— START INFORMATION SHOWN —

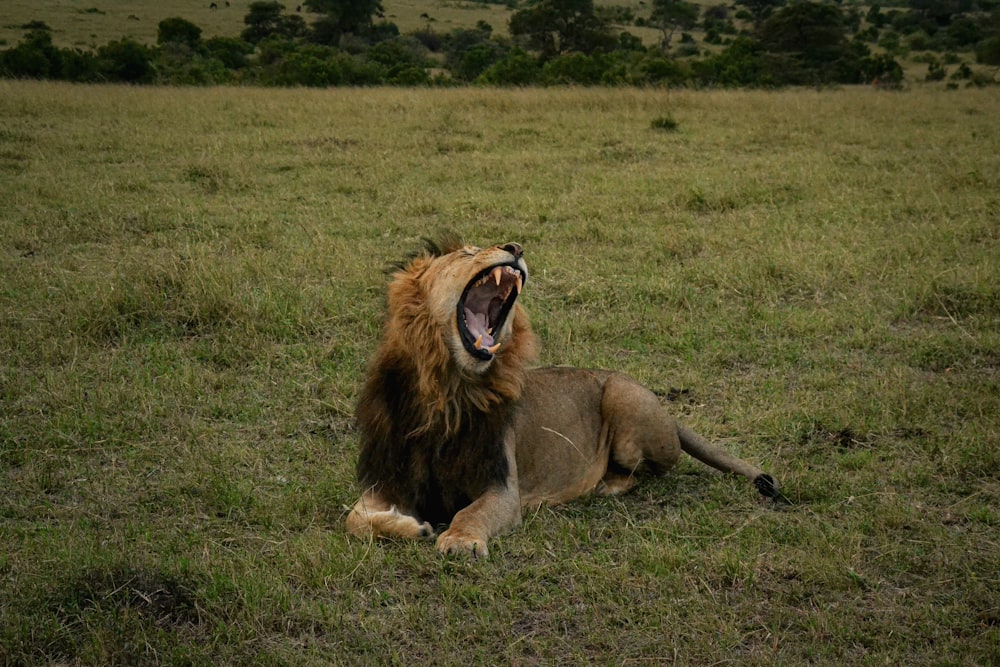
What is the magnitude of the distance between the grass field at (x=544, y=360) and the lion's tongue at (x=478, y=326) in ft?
2.57

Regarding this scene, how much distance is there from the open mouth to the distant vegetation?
16.0 metres

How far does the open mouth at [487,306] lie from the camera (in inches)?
164

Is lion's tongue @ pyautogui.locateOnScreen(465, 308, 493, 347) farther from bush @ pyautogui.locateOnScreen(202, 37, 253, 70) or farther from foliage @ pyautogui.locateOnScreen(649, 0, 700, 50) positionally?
foliage @ pyautogui.locateOnScreen(649, 0, 700, 50)

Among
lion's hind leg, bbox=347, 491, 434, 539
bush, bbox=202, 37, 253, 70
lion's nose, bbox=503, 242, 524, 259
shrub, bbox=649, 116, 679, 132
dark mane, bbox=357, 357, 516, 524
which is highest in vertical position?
lion's nose, bbox=503, 242, 524, 259

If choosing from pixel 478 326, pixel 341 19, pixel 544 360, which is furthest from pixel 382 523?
pixel 341 19

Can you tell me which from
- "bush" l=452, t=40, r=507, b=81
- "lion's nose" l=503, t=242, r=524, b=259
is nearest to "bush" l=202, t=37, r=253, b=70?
"bush" l=452, t=40, r=507, b=81

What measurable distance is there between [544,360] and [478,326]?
7.02 ft

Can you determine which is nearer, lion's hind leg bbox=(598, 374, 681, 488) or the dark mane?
the dark mane

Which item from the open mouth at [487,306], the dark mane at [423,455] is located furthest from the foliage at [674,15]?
the dark mane at [423,455]

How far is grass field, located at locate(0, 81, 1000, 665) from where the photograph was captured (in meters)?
3.58

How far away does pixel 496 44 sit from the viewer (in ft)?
128

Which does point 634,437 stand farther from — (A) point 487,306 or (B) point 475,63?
(B) point 475,63

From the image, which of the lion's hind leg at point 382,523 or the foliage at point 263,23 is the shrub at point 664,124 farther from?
the foliage at point 263,23

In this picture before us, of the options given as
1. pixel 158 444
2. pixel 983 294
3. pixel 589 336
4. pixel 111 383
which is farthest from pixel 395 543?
pixel 983 294
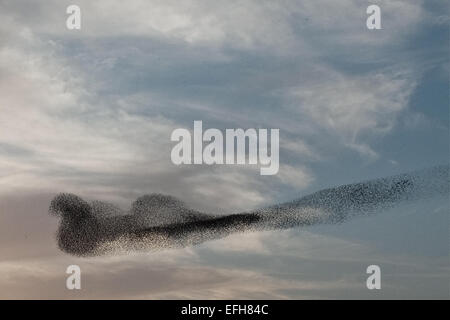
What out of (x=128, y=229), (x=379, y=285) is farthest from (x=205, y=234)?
(x=379, y=285)

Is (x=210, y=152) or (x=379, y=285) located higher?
(x=210, y=152)

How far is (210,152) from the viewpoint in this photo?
21.8 m

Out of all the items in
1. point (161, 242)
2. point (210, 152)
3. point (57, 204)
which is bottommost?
point (161, 242)

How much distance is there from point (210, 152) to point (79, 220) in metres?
6.16

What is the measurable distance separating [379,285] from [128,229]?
956 centimetres

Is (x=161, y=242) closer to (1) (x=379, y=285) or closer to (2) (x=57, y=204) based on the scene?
(2) (x=57, y=204)

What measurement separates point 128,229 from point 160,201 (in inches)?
70.2
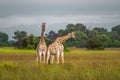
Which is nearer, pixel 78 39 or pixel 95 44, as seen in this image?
A: pixel 95 44

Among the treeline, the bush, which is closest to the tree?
the treeline

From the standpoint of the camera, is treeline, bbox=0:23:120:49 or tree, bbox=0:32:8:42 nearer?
treeline, bbox=0:23:120:49

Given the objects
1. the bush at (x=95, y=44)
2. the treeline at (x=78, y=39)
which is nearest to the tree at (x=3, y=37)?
the treeline at (x=78, y=39)

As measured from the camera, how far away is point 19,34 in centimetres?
9556

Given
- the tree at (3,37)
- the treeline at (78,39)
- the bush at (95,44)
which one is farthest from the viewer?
the tree at (3,37)

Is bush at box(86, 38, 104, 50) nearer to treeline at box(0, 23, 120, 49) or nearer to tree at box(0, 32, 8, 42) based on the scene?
treeline at box(0, 23, 120, 49)

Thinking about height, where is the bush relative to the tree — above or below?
below

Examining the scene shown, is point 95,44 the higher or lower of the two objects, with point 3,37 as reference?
lower

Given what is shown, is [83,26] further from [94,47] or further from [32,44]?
[32,44]

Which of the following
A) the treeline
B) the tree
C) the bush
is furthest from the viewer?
the tree

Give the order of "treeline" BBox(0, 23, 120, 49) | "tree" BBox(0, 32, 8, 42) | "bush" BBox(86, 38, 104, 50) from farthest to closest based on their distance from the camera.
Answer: "tree" BBox(0, 32, 8, 42), "bush" BBox(86, 38, 104, 50), "treeline" BBox(0, 23, 120, 49)

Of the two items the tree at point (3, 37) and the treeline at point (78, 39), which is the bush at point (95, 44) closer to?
the treeline at point (78, 39)

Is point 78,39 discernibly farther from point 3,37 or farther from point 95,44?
point 3,37

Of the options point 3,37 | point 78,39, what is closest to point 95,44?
point 78,39
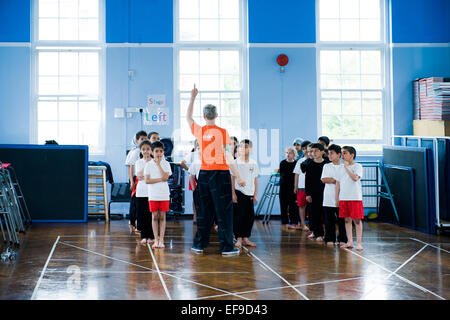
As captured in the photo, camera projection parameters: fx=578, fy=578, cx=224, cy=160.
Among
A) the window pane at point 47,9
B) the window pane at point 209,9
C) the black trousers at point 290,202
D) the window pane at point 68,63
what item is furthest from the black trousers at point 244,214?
the window pane at point 47,9

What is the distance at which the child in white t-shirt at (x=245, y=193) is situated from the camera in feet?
21.9

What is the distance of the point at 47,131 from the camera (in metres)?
10.4

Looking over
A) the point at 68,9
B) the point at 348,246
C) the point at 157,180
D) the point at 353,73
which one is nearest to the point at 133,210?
the point at 157,180

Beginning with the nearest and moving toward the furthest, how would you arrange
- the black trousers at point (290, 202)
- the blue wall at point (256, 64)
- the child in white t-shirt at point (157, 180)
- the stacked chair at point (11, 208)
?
1. the child in white t-shirt at point (157, 180)
2. the stacked chair at point (11, 208)
3. the black trousers at point (290, 202)
4. the blue wall at point (256, 64)

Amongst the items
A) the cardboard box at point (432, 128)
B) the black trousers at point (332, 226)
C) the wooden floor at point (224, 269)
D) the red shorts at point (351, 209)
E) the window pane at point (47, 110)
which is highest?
the window pane at point (47, 110)

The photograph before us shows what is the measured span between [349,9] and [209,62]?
9.12ft

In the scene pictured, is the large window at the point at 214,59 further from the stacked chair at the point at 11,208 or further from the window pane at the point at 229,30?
the stacked chair at the point at 11,208

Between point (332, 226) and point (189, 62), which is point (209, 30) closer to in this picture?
point (189, 62)

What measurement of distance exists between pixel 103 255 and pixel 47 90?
5.11 metres

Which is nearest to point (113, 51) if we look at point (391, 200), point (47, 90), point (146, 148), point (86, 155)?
point (47, 90)

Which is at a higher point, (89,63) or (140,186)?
(89,63)

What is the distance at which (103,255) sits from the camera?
6.27 metres

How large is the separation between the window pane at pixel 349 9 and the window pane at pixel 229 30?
1.97 meters

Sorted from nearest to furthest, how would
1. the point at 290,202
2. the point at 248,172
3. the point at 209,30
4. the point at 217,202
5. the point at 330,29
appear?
1. the point at 217,202
2. the point at 248,172
3. the point at 290,202
4. the point at 209,30
5. the point at 330,29
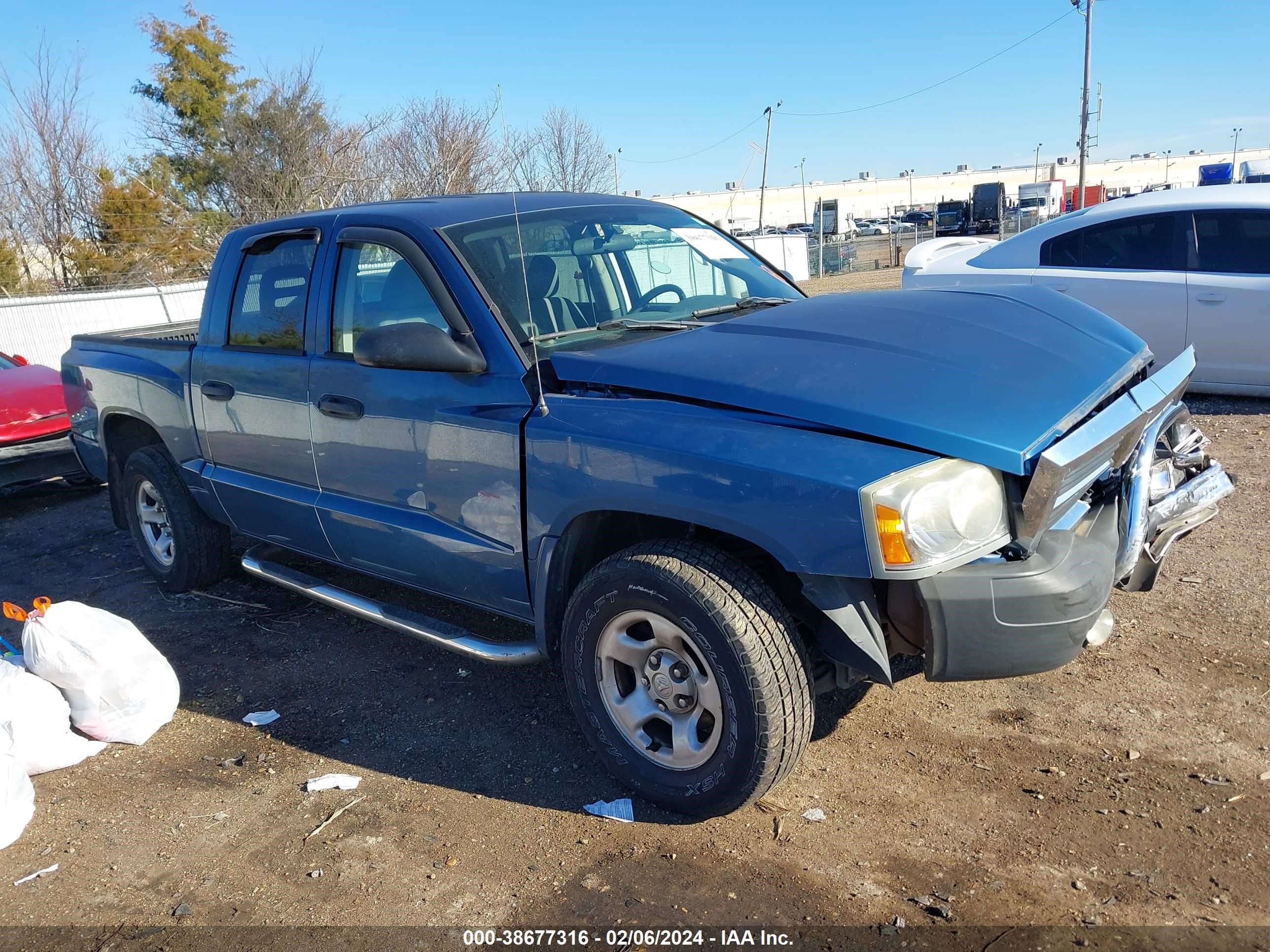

— END INFORMATION SHOWN —

_WHAT THE TASK ASKS:_ Display each line of the listing above that contains the string "white".

_SOLVED EXERCISE:_
What is the distance at which the child in white t-shirt at (x=245, y=193) is situated from the camera in feet?
- the child in white t-shirt at point (157, 180)
1. the child in white t-shirt at point (157, 180)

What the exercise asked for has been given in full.